─── Source document ───

Tuesday, October 14, 2008

Sundays In The ER With Mom

Wow, what a fall break this has turned out to be.

My mom has been in the hospital since Sunday with pneumonia. She's going to be okay, I think. Her road to recovery is slow because her doctor (and at this point I use the term loosely) didn't get the diagnosis right at first and she wasn't initially on the right antibiotic, but that seems to be resolved now (though it is only 5:00pm, and for whatever reason, when things go wrong with my mom's health they go wrong after dark.)

I am always struck when in the ER and hospital with a loved one just how different the real medical world is from the world depicted on TV medical shows. If only Dr. House were a real guy, and if all pediatric residents looked like George Clooney, these trips I make accompanying someone during a medical emergency would be so much less frustrating and so much more enjoyable. Alas, things don't get resolved with good humor and well-chosen music like on Scrubs. And problems certainly don't get wrapped up tidily in a half an hour.

There are so many things frustrating me about my mom's care now that I dare not get started on them all. Suffice to say I have been trying to give the staff surrounding my sick mom the benefit of the doubt, because they have hard jobs that I couldn't do, but after a nurse got snippy with me today when I asked for another blanket for Mom, it was all I could do to keep my head from exploding. I know they're busy. But when my cold-natured mom shivers under a paper-thin sheet and is not running a fever, I don't see the big deal. I aksed nicely. Tell me where the damn blankets are and I'll get it myself. Bitch.

Anyway.

───

▸ What this exercise asks:
- 1) In the blog post about Mom's hospital stay, what illness has put the writer's mom in the hospital?
- 2) Copy the blog post about Mom's hospital stay word for word, starting at "Sundays In The" and ending at "wrong after dark.)".
- 3) Resume the blog post about Mom's hospital stay, picking up after its final line.

─── Material provided ───

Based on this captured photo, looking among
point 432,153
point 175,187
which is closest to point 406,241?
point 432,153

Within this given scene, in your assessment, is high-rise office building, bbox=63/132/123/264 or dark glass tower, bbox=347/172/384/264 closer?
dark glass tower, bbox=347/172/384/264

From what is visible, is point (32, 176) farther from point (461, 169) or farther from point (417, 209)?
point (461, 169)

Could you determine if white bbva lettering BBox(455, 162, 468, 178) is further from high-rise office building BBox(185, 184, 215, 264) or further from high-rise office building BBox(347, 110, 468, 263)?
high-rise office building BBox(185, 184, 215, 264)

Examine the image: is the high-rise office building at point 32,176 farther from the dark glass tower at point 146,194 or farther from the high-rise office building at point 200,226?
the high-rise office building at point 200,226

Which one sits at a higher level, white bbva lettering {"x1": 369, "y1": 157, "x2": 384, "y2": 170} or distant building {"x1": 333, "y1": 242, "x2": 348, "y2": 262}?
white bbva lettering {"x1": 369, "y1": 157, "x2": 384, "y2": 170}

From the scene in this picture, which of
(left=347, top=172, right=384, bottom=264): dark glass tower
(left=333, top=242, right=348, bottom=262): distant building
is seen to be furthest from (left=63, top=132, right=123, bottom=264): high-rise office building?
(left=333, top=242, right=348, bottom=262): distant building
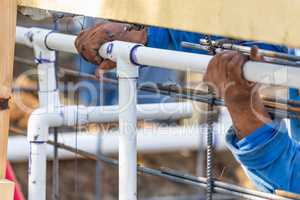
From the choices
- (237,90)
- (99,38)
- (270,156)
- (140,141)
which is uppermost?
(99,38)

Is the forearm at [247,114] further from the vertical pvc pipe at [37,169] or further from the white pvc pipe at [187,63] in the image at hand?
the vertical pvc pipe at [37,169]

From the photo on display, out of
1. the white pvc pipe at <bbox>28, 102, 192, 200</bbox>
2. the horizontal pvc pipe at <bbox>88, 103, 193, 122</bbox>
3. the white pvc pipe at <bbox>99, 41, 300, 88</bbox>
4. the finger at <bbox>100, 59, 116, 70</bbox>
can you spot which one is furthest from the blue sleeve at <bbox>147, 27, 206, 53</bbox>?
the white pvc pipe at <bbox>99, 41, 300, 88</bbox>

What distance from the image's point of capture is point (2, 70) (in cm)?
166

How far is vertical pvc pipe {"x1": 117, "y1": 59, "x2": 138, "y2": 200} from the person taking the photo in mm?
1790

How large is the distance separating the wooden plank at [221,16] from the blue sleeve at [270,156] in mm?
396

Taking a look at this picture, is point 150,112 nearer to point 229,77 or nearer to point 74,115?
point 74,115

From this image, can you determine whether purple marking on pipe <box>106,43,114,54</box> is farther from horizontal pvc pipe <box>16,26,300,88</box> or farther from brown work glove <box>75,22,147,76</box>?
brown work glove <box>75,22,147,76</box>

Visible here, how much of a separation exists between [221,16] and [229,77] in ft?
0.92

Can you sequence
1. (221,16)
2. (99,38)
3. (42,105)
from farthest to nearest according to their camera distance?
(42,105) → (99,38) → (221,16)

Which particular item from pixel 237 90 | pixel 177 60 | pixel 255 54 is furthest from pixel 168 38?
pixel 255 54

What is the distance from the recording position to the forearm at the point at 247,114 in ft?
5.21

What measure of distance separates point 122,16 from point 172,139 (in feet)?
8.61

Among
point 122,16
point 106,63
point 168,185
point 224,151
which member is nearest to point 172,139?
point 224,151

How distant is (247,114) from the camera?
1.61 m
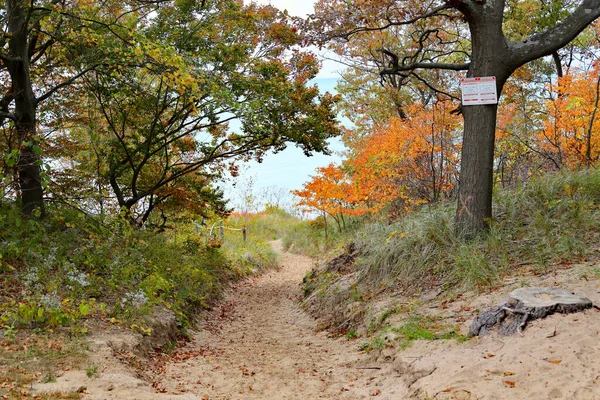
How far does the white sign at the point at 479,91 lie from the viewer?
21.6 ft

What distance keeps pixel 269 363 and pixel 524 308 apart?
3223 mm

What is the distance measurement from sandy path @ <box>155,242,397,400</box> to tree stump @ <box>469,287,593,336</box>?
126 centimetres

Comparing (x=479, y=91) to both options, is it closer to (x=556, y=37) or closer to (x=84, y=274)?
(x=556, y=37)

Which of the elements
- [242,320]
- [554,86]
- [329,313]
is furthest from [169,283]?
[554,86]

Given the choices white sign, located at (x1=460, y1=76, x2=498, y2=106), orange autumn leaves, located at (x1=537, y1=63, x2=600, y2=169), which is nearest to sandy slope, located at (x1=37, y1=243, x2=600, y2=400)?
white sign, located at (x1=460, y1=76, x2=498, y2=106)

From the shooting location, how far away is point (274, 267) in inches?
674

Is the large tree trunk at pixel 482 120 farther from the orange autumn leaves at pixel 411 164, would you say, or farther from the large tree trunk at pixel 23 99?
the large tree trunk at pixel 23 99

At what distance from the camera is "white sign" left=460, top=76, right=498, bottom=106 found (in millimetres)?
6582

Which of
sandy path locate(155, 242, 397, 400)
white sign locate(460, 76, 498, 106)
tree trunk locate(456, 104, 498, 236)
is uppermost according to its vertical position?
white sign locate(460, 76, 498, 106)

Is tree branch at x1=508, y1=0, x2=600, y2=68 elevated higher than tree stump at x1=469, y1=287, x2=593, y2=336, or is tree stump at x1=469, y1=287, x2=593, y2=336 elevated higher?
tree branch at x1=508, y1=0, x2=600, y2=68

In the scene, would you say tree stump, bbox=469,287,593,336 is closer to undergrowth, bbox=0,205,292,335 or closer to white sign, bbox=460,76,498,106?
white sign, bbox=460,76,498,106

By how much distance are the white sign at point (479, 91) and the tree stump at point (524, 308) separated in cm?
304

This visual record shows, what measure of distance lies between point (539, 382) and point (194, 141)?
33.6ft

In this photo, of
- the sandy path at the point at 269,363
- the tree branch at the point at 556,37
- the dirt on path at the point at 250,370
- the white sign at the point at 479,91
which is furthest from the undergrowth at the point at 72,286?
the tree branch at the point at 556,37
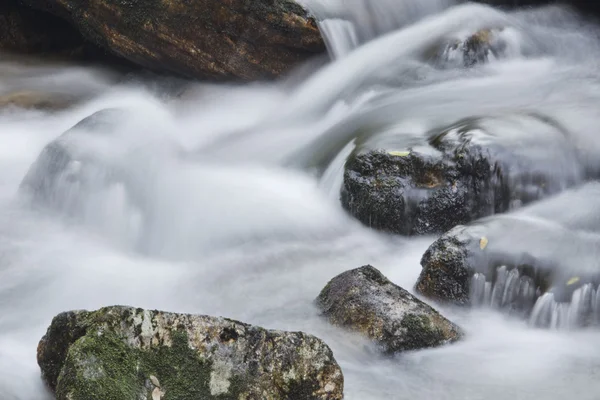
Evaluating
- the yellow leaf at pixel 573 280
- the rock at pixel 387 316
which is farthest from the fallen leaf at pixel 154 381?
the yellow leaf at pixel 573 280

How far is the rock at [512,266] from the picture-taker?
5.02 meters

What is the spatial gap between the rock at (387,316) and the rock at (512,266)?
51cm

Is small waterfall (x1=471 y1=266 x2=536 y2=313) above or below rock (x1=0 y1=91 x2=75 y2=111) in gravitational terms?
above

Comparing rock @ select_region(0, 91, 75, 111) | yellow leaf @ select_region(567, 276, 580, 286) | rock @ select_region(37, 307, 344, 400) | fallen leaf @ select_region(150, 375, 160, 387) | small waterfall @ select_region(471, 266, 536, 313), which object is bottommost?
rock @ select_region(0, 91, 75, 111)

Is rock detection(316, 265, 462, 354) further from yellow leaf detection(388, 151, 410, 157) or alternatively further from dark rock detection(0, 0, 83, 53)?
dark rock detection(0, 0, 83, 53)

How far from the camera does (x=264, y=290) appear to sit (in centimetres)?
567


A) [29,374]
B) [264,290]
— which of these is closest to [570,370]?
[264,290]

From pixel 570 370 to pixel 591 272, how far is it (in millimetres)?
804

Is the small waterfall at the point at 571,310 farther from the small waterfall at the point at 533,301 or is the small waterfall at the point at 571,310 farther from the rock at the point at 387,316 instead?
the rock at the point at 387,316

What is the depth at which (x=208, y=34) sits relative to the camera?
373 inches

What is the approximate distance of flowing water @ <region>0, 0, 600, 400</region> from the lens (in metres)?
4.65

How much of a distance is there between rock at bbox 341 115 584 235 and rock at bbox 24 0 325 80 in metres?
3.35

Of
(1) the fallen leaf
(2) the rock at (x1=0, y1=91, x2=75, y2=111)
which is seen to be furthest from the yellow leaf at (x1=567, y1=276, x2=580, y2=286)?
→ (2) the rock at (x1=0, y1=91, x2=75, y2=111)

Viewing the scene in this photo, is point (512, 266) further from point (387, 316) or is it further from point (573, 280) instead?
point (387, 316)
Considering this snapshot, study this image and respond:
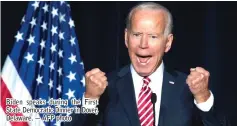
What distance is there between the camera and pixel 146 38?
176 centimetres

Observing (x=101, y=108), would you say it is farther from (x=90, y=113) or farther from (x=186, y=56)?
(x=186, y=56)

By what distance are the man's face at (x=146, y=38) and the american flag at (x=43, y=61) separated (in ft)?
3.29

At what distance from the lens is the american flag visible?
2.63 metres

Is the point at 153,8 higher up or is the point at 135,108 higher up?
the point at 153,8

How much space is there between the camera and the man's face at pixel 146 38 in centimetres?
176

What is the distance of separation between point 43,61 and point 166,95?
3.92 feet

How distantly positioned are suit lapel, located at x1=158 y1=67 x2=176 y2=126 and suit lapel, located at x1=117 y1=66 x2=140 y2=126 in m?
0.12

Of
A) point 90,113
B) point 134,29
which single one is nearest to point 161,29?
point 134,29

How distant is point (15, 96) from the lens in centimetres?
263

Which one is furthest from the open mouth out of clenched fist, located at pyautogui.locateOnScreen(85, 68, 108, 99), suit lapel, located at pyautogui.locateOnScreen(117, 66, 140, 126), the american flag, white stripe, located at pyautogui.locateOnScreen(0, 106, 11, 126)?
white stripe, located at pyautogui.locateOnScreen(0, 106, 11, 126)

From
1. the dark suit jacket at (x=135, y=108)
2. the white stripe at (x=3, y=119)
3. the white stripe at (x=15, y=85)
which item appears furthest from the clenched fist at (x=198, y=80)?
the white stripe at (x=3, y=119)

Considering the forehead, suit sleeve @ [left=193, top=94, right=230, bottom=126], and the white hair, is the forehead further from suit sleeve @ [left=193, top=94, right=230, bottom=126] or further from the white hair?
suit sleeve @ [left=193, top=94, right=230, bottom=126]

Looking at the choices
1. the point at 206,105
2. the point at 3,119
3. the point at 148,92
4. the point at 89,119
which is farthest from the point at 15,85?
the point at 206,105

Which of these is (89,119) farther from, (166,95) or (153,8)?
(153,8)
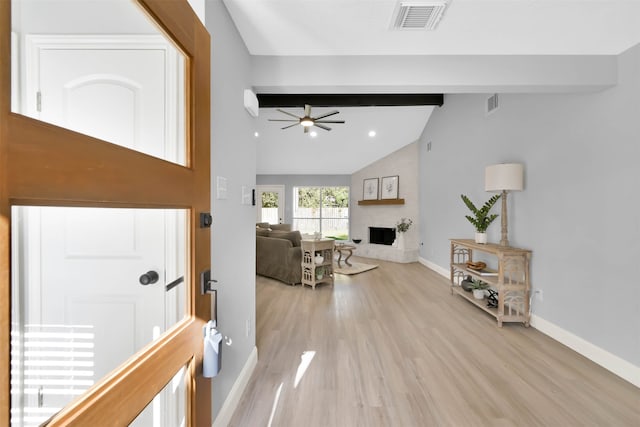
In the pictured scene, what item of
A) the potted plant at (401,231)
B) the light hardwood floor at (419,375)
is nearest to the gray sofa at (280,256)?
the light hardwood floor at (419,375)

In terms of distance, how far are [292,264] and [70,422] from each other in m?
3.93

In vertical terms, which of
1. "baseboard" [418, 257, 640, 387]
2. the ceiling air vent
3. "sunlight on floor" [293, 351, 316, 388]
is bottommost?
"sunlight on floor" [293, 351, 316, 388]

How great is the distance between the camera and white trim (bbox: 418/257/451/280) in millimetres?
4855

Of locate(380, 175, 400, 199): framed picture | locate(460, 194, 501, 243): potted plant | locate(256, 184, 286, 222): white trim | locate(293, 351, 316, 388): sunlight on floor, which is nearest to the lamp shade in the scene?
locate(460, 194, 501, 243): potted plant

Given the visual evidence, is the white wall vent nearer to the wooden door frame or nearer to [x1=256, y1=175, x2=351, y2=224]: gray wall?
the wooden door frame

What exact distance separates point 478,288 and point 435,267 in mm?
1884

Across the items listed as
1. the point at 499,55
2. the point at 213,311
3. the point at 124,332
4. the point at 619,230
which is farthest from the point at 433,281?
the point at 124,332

───

▸ Responses by task:
- 1) Pneumonia.

- 2)
Sundays In The ER With Mom

Wow, what a fall break this has turned out to be.

My mom has been in the hospital since Sunday with pneumonia. She's going to be okay, I think. Her road to recovery is slow because her doctor (and at this point I use the term loosely) didn't get the diagnosis right at first and she wasn't initially on the right antibiotic, but that seems to be resolved now (though it is only 5:00pm, and for whatever reason, when things go wrong with my mom's health they go wrong after dark.)

- 3)
So it's back to work with me tomorrow, and I know I will spend the whole day worrying and jumping at every phone call from an outside line. I will feel guilty, as I always do, that I have a small child and a full-time job and can't be ever-jigilant in her hospital room until the crisis is over. I always thought the baby boomers were just whining when they bemoaned at being the "sandwich generation", torn between caring for kids and caring for aging parents. I still think they may be a little self-important there, because doesn't every generation have to care for both kids and parents? But I am starting to get why they are stressed. It's hard to work, to raise some kids, and to know that the person(s) who sacrficed to get you where you are need(s) you to look out for them, too. I don't know anyone who does it who doesn't feel guilty that one branch of your tree in a moment of crisis isn't getting the attention it needs.

All we can do is hope that those who get paid to administer their care are doing their jobs when we can't be there, when we have to come home and get some sleep and look after our spouses and kids and houses, are having a good day and are on top of things and measure out the right medicines and the right emotions in that order.